Python Medallion Architecture — Deep Dive
Medallion architecture is more than a naming convention. Implementing it well requires deliberate choices about file formats, schema enforcement, idempotency, and orchestration. This guide walks through a production-grade Python implementation.
1) Bronze layer implementation
Ingestion with metadata enrichment
Every Bronze record should carry provenance metadata so you can trace any downstream issue back to its source:
import json
import uuid
from datetime import datetime, timezone
from pathlib import Path
import boto3
def ingest_to_bronze(
source_name: str,
raw_payload: list[dict],
output_path: str,
) -> str:
batch_id = str(uuid.uuid4())
ingestion_ts = datetime.now(timezone.utc).isoformat()
enriched = [
{
"_batch_id": batch_id,
"_ingested_at": ingestion_ts,
"_source": source_name,
**record,
}
for record in raw_payload
]
# Write as newline-delimited JSON for maximum compatibility
file_key = f"bronze/{source_name}/{ingestion_ts[:10]}/{batch_id}.ndjson.gz"
import gzip
payload = gzip.compress(
"\n".join(json.dumps(r) for r in enriched).encode()
)
s3 = boto3.client("s3")
s3.put_object(Bucket="data-lake", Key=file_key, Body=payload)
return batch_id
Key decisions:
- Format: NDJSON (newline-delimited JSON) preserves every field regardless of schema variations across batches.
- Compression: gzip reduces storage 5-10x for text-heavy payloads.
- Immutability: Bronze files are never updated.
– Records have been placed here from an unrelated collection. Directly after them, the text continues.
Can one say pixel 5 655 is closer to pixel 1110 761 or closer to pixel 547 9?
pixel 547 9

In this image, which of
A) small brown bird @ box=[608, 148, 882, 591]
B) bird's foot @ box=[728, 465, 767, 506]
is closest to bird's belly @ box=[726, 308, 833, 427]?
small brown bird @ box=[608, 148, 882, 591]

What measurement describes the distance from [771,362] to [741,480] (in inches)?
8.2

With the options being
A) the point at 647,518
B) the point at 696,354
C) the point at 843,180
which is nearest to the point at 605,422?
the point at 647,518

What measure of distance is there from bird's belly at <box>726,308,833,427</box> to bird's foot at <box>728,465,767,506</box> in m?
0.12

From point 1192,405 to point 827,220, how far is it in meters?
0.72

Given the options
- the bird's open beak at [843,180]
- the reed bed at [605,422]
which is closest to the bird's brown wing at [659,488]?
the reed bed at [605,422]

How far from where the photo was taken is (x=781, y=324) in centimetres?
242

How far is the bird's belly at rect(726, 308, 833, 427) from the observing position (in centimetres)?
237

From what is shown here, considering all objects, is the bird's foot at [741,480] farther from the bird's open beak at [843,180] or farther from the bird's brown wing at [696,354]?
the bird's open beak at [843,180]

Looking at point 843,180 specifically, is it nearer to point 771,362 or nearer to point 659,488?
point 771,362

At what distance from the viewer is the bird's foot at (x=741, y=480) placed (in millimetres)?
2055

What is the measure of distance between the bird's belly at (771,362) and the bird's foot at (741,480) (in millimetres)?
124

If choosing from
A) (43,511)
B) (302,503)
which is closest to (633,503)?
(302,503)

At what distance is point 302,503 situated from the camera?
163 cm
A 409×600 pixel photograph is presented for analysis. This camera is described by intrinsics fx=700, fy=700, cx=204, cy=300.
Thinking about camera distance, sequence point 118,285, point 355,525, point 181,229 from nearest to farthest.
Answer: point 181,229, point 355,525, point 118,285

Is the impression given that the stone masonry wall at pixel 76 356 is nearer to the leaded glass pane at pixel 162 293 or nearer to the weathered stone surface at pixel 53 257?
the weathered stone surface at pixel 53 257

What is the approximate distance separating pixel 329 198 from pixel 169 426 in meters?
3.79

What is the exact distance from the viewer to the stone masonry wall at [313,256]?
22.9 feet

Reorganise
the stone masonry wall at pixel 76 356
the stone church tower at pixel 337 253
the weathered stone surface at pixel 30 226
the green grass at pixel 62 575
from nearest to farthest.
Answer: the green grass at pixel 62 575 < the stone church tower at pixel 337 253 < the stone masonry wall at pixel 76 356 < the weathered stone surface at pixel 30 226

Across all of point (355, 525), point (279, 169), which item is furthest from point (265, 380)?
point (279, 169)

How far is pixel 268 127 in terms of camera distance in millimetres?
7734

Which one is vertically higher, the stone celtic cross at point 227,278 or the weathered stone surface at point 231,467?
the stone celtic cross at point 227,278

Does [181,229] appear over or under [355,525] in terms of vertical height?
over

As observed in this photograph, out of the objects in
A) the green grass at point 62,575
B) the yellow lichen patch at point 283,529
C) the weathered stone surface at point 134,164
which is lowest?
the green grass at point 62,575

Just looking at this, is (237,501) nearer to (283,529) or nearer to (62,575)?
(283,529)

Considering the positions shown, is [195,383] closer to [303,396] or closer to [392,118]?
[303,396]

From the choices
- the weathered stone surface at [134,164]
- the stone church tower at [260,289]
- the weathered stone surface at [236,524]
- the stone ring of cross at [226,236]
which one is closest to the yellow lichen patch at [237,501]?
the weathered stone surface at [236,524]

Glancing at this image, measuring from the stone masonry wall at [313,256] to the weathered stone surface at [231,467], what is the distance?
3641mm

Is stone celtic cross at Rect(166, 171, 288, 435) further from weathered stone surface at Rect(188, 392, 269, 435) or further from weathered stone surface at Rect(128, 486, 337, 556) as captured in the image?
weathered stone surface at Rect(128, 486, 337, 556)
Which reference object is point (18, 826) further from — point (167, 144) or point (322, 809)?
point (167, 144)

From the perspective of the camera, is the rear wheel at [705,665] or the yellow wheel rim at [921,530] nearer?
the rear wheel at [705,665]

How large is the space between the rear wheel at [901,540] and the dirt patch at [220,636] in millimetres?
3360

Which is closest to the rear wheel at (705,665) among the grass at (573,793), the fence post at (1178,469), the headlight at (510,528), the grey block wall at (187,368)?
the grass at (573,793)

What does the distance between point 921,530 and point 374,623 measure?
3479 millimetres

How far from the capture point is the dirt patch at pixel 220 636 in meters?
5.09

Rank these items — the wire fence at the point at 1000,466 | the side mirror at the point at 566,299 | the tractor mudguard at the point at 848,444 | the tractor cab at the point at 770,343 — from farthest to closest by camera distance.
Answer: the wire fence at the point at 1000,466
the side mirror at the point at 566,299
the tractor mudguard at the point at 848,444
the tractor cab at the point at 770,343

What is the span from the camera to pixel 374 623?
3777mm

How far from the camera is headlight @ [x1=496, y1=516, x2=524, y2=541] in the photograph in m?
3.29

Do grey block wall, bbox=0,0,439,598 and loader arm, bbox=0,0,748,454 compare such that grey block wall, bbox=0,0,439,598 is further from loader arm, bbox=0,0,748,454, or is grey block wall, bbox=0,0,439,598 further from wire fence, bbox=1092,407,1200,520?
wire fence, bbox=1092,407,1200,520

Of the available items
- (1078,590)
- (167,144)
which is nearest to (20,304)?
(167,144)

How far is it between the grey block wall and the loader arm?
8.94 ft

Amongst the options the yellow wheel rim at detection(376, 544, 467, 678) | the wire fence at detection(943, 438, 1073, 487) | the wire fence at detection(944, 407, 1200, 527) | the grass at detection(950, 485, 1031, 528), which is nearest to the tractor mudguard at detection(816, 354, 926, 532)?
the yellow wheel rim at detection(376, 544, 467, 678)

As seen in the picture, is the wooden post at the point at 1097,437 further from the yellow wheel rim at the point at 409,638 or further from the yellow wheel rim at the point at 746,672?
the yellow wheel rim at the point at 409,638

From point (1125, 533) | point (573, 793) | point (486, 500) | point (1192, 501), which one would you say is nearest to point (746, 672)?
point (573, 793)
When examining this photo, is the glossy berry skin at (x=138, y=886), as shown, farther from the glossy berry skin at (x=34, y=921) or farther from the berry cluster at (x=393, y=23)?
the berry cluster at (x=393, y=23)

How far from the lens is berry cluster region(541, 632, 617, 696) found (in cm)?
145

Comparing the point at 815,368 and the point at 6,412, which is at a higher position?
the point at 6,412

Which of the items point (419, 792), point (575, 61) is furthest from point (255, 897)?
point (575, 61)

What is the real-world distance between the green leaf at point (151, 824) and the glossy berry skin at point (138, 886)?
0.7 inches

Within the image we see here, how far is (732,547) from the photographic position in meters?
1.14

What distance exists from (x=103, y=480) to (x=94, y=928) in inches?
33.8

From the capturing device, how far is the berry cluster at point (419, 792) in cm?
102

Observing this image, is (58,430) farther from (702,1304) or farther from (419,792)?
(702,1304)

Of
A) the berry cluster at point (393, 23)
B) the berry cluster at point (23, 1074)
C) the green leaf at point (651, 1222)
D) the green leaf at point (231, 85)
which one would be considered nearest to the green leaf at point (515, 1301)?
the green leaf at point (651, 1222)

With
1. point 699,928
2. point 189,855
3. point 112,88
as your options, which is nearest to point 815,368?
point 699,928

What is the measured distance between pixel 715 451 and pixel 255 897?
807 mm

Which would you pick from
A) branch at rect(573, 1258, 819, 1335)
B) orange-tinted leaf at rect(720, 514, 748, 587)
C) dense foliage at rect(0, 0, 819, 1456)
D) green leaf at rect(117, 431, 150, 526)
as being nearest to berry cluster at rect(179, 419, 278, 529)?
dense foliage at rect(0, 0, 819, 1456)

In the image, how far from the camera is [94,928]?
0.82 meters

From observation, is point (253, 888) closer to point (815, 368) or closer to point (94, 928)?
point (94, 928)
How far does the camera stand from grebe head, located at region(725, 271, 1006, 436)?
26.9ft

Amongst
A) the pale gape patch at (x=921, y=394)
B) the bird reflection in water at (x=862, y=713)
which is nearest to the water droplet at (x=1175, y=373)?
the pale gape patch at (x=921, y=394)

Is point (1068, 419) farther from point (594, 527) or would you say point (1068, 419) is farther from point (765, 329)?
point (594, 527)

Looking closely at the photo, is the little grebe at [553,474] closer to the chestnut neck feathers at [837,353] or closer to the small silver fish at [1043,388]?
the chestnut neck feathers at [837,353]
New data means new files.
Handling schema drift at Bronze
Bronze must absorb schema drift gracefully. If a source adds a new field or changes a type, Bronze stores it as-is. Do not validate or reject at this layer.
# Bronze accepts anything—these records have different shapes
batch_a = [{"user_id": 1, "name": "Alice"}]
batch_b = [{"user_id": "U-002", "name": "Bob", "tier": "premium"}]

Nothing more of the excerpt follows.